Exercise: Using the data that follows, return exactly the lines from the one that contains "body_size: 264" through the one that contains "content_type: application/javascript", ends included.

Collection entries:
-- Opening Marker --
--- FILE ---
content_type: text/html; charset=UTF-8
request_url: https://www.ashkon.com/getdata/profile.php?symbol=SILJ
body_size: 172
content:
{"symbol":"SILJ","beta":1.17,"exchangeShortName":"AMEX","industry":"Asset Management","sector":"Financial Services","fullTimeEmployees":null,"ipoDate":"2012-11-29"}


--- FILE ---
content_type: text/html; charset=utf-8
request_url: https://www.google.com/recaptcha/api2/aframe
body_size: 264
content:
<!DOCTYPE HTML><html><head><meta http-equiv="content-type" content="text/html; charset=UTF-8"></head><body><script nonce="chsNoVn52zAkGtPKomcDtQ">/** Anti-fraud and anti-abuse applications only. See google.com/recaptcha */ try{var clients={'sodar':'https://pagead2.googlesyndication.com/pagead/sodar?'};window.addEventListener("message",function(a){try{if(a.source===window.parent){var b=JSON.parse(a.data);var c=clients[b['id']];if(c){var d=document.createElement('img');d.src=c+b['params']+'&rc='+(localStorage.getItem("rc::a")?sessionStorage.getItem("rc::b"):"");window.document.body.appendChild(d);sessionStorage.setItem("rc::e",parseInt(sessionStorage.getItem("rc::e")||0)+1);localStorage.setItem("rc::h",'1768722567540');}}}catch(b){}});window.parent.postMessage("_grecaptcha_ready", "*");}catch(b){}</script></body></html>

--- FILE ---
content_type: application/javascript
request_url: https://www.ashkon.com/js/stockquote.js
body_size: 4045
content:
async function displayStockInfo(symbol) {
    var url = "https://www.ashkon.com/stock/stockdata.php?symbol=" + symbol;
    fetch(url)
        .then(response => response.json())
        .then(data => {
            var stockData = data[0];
-- Closing Marker --
Solution for this task:
body_size: 264
content:
<!DOCTYPE HTML><html><head><meta http-equiv="content-type" content="text/html; charset=UTF-8"></head><body><script nonce="chsNoVn52zAkGtPKomcDtQ">/** Anti-fraud and anti-abuse applications only. See google.com/recaptcha */ try{var clients={'sodar':'https://pagead2.googlesyndication.com/pagead/sodar?'};window.addEventListener("message",function(a){try{if(a.source===window.parent){var b=JSON.parse(a.data);var c=clients[b['id']];if(c){var d=document.createElement('img');d.src=c+b['params']+'&rc='+(localStorage.getItem("rc::a")?sessionStorage.getItem("rc::b"):"");window.document.body.appendChild(d);sessionStorage.setItem("rc::e",parseInt(sessionStorage.getItem("rc::e")||0)+1);localStorage.setItem("rc::h",'1768722567540');}}}catch(b){}});window.parent.postMessage("_grecaptcha_ready", "*");}catch(b){}</script></body></html>

--- FILE ---
content_type: application/javascript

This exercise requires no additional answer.